{{ message }}

# Strengthen the built-in hash function #5225

Closed
opened this issue Feb 16, 2011 · 4 comments
Closed

# Strengthen the built-in hash function#5225

opened this issue Feb 16, 2011 · 4 comments
Assignees
Labels

### vicuna commented Feb 16, 2011

Original bug ID: 5225
Reporter: mgiovann
Assigned to: @xavierleroy
Status: closed (set by @xavierleroy on 2012-09-25T18:06:17Z)
Resolution: fixed
Priority: normal
Severity: feature
Version: 3.12.0
Fixed in version: 3.13.0+dev
Category: ~DO NOT USE (was: OCaml general)
Related to: #5222
Monitored by: @ygrek "Julien Signoles" "Christoph Bauer"

## Bug description

The built-in hash function in hash.c has extremely poor statistical properties. It is of the form (a*x + b) mod M for M = 2^word size, but the modulus should be prime for best results (and for correct results in the case of Cuckoo Hash, for instance). Tested on a word list it fails Knuth's criteria for chi-square and Kolmogorov-Smirnov tests.

Since the hash value is less than 2^31, suitable prime moduli (for Combine and Combine_small) are 2^31 - 19 and 2^31 - 1. In effect, the code for hash.c would be:

#define Alpha 65599
#define Beta 19
#define M0 ((1U << 31) - 19)
#define M1 ((1U << 31) - 1)
#define Combine(new) (hash_accu = (hash_accu * Alpha + (new)) % M0)
#define Combine_small(new) (hash_accu = (hash_accu * Beta + (new)) % M1)

## File attachments

### vicuna commented Feb 17, 2011

 Comment author: mgiovann I enclose the results of Knuth's standard battery of tests against random generators. Four hashes are tested against a large (> 200.000) English words. "Std hash" is a bit-correct reimplementation of Combine_small. "Mod hash" is the following hash: let combine_small' h c = Int64.rem (Int64.add (Int64.mul h 9973L) (Int64.of_int (int_of_char c))) 4294967291L where the modulus is (2^32 - 5), a prime. "MurmurHash2" is a C binding of the hash of the same name. "Murmur+Std" is Combine_small whitened by one round of 32-bit MurmurHash2. Chi-square tests are performed by binning the hashes, taking the 2^k least-significant-bits of the hash and accumulating. Taking the 2^(31-k) most significant bits gives markedly worse results (not shown) for the linear-congruential generators, implying that the multipliers are far too small. As can be seen from the test results: Combine_small's distribution is not uniform over 31 bits (K+ too large). Also, and more worrying, it has a very high number of collisions The proposed universal hash has smoother Chi-2 statistics, although it is a bit too high as shown in the K+ statistic. However, it has a very low number of collisions, an order of magnitude better than Combine_small. MurmurHash2 has a very smooth distribution of values Whitening Combine_small gives it better statistical properties but of course it has at least as many collisions as the underlying hash function has. In an unrelated test I've found that Hashtbl under the same data set (i.e., hashing strings) using MurmurHash2 shows around 6% better performance than using Combine_small, even though the hash is computationally more intensive, which shows that a better-behaved hash function can be beneficial.
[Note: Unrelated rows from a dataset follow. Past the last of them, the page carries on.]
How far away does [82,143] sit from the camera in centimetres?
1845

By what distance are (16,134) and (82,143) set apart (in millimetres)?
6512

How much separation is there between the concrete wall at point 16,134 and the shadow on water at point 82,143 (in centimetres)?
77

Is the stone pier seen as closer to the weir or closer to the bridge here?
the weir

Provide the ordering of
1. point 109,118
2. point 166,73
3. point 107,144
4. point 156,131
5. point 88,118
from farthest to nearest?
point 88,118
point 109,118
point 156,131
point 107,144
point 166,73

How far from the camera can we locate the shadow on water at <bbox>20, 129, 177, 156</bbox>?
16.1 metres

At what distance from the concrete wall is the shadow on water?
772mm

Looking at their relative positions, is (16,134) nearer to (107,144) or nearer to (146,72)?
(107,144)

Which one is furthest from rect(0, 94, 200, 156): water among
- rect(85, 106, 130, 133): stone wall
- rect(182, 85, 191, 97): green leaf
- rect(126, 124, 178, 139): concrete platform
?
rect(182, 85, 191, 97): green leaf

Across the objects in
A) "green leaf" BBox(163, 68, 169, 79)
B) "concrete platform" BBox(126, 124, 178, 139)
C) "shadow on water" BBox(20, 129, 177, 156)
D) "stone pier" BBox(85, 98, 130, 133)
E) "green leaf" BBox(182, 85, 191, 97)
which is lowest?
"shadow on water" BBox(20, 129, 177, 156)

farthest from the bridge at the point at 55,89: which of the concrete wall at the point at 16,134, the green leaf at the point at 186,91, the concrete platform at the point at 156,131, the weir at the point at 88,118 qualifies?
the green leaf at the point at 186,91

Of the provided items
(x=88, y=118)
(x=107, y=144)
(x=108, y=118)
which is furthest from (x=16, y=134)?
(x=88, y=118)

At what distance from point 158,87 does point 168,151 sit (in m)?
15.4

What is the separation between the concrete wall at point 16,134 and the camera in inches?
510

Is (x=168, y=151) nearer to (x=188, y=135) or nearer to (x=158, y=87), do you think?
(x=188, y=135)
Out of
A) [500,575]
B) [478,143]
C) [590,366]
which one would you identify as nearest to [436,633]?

### vicuna commented Mar 4, 2011

 Comment author: @xavierleroy Thanks for the suggestions. There are other infelicities in the current implementation of hash_univ, e.g. #5222 and also http://caml.inria.fr/pub/ml-archives/caml-list/2002/08/70fc38b62a61330808f6d14a9e00dd94.en.html The next major release might be a good time to address them all. One thing we must be careful about is that changing the hash function can break programs that store hashtables to persistent storage, so it's better to batch several changes in one major release.
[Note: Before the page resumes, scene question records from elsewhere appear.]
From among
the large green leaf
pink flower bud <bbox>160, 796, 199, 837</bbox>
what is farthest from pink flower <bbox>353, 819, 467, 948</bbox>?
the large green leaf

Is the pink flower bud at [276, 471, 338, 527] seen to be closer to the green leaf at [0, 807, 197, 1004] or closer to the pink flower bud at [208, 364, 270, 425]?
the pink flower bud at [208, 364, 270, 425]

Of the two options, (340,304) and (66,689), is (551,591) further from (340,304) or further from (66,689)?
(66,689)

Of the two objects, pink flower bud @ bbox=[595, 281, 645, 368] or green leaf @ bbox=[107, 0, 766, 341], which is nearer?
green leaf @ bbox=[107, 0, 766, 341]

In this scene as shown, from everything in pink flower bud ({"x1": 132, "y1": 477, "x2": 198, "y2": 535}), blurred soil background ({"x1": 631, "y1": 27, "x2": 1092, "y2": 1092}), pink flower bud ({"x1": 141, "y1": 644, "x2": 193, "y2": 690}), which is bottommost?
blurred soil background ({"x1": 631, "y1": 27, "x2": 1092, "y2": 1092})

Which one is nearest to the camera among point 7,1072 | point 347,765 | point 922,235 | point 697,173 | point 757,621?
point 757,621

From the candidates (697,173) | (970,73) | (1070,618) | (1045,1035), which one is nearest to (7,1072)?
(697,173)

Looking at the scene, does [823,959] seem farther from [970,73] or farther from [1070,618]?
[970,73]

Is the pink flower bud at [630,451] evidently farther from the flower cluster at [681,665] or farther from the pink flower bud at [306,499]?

### vicuna commented May 27, 2011

 Comment author: @xavierleroy I'm starting to look at better hash functions and it would save me time if could have your (mgiovanni's) test harness. At your leisure, could you please e-mail it to me? (xavier.leroy AT inria.fr) Thanks.

### vicuna commented May 29, 2011

 Comment author: @xavierleroy SVN trunk now contains a complete reimplementation of OCaml's generic hash function, using the Murmur 3 algorithm. It seems to address the poor distribution issue, as well as other issues of the old generic hash. Planned to go in release 3.13.